Of course, the same could be said of Andrew Ian Dodge. (And yet, I've used his name twice in this column, so far. I wonder if my writing is being subverted by clandestine political operatives in order to send some kind of subliminal message nudging you toward voting for Maine's first and only Goth senatorial candidate.)
The bottom line is that virtually all the advertising you see that mentions Dill is being produced by people with exactly the opposite views from hers. They really want you to vote for Summers, but don't dare mention him for fear of boring you to death.
Most of the commercials you see attacking Summers are actually promoting King's candidacy (no matter what you've heard, he's never had more than one wife at a time), even if they're paid for by Dill's party.
And if you see any TV spots saying nice things about Dill, you've probably screwed up your prescription meds again and are hallucinating. If you don't get yourself straightened out by election day, you could end up accidentally voting for Andrew Ian Dodge.
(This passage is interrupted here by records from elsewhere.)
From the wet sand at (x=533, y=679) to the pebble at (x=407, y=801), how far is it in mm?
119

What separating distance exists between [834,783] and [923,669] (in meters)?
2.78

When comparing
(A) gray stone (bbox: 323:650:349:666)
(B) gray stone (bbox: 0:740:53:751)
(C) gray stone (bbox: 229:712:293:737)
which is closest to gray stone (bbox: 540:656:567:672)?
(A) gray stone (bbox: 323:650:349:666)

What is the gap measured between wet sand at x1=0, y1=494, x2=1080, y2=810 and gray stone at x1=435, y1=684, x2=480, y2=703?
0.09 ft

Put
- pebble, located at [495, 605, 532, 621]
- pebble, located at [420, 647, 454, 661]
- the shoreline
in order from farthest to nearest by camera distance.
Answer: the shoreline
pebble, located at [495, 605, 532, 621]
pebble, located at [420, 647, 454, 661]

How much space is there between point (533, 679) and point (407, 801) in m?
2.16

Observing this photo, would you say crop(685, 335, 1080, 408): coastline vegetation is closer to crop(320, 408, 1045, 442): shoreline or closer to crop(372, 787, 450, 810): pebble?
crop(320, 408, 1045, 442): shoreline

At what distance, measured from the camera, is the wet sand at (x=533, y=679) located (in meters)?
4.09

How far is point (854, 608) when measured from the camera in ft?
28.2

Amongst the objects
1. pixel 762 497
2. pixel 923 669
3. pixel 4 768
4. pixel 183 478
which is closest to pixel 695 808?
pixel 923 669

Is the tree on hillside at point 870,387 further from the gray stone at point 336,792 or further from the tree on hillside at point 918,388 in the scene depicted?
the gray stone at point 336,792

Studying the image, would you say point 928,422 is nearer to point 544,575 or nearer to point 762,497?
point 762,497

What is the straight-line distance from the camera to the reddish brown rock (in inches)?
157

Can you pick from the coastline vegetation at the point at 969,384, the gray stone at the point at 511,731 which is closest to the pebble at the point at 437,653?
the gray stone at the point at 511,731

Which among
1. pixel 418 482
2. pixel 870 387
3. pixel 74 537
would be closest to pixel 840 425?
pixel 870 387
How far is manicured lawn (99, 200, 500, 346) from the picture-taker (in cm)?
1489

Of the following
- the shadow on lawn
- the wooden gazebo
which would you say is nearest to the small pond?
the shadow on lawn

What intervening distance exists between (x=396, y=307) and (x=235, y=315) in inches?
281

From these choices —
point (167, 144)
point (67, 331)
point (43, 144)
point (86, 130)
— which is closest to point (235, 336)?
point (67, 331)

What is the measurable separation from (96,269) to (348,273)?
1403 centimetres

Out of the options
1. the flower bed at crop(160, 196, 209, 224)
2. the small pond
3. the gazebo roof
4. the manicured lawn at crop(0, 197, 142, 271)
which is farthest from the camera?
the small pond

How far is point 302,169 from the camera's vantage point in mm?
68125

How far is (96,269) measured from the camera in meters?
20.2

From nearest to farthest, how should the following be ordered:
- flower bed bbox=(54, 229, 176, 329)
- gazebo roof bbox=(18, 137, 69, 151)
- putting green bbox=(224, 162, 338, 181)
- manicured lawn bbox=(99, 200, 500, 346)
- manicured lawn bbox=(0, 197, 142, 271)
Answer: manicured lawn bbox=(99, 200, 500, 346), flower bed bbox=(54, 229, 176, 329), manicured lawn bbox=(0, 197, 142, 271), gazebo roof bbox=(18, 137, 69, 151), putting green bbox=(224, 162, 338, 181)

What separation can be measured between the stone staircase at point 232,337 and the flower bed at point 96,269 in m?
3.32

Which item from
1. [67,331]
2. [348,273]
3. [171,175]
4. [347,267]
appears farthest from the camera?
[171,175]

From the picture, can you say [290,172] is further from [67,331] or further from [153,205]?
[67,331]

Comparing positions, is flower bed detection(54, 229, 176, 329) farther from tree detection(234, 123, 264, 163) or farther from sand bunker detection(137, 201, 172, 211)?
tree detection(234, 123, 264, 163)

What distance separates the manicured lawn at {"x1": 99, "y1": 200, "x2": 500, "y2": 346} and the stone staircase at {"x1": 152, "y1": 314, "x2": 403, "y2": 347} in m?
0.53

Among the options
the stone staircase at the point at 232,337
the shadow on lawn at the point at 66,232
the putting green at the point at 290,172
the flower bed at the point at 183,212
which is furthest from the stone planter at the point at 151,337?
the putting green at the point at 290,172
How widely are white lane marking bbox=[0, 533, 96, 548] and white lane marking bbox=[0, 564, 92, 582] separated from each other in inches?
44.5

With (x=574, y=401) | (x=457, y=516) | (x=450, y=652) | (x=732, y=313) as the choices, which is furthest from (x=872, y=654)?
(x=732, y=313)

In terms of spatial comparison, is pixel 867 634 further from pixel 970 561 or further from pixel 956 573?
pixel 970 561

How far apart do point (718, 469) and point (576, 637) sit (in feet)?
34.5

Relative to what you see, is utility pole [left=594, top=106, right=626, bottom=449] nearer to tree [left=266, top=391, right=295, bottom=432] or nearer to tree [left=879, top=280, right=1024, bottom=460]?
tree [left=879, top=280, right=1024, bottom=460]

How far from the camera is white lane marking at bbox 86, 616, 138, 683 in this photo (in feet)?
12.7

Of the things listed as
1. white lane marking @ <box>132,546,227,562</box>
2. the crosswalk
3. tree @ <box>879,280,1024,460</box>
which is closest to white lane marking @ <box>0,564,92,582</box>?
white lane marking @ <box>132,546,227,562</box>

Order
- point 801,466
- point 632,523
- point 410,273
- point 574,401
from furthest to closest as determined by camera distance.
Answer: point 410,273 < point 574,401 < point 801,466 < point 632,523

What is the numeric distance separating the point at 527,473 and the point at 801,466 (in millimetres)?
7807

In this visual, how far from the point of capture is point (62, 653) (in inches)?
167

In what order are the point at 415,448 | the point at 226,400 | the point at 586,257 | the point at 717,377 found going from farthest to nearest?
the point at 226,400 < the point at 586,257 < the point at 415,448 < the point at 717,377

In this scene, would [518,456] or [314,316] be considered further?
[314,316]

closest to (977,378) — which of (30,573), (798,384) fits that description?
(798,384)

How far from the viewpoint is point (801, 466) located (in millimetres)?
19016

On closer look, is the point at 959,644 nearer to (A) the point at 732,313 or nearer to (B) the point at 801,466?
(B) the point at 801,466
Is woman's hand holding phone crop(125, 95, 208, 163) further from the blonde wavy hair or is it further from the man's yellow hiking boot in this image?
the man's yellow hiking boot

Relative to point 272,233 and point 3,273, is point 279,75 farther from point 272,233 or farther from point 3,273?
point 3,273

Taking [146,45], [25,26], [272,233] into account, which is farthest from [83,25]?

Of course, you don't need to misread the labels on your pills to be inundated with preposterous claims about the senatorial candidates. In evaluating them, consider Dr. Klimflux's advice from his landmark study, "Drinking the right brand of beer will not improve your sex life. Playing the lottery is unlikely to upgrade your finances. And believing anything produced by political consultants will not help you overcome your reputation for being dumber than a lemur."